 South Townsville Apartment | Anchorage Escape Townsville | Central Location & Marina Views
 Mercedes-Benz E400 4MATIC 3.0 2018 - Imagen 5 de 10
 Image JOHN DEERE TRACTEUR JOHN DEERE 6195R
**********
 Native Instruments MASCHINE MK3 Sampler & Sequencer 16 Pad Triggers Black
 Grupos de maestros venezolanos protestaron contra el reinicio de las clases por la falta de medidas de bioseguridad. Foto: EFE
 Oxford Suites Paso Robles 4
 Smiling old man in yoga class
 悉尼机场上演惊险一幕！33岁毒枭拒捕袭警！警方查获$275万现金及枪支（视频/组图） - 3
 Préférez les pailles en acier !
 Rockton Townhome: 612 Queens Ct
**********
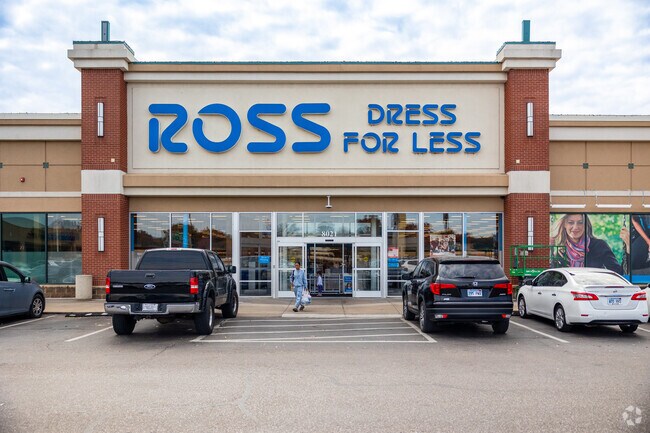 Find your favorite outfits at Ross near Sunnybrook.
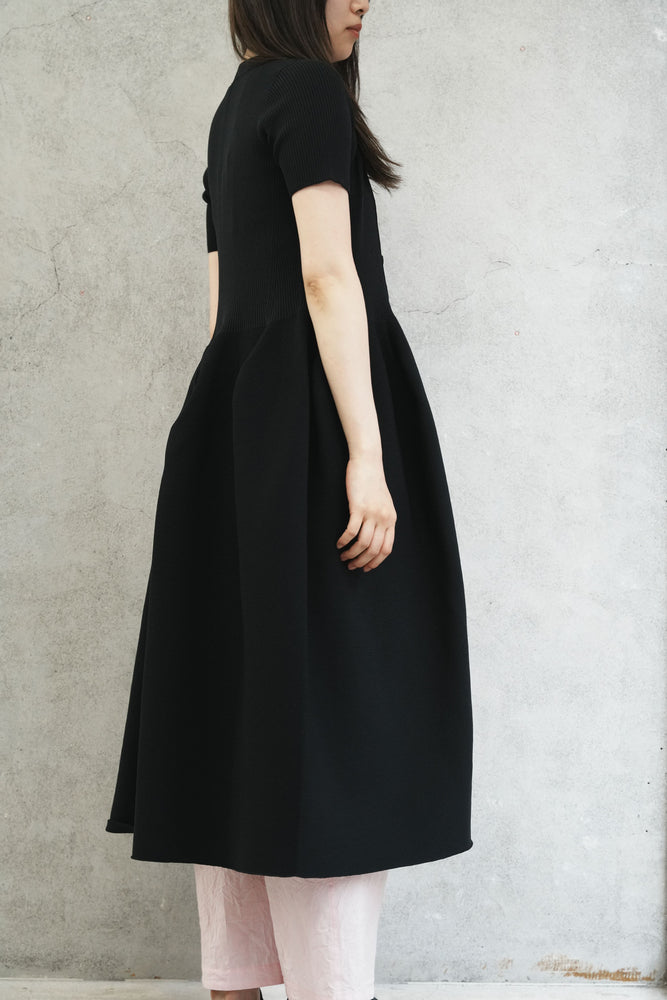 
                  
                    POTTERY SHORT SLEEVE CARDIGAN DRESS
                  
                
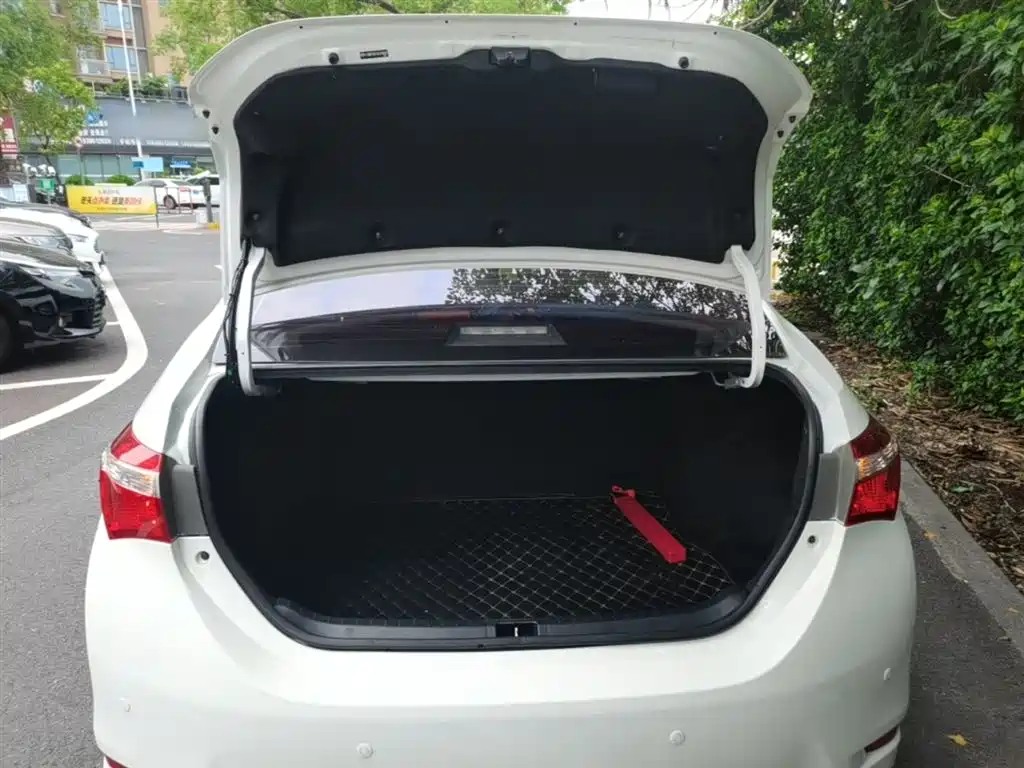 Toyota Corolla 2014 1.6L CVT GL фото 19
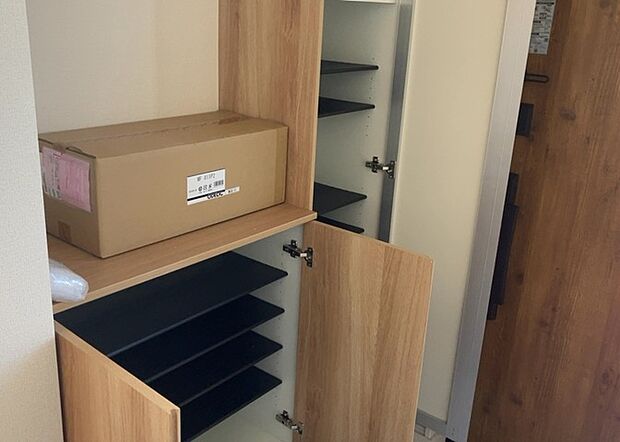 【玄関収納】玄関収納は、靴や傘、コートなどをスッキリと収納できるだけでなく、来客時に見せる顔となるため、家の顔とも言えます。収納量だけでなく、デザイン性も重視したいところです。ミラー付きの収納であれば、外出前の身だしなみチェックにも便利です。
**********
AIM OF THE TASK.
From the material above, set down exactly the lines between the line holding "Smiling old man in yoga class" and the line holding "Rockton Townhome: 612 Queens Ct", inclusive. Include nothing else.

FINAL ANSWER.
 Smiling old man in yoga class
 悉尼机场上演惊险一幕！33岁毒枭拒捕袭警！警方查获$275万现金及枪支（视频/组图） - 3
 Préférez les pailles en acier !
 Rockton Townhome: 612 Queens Ct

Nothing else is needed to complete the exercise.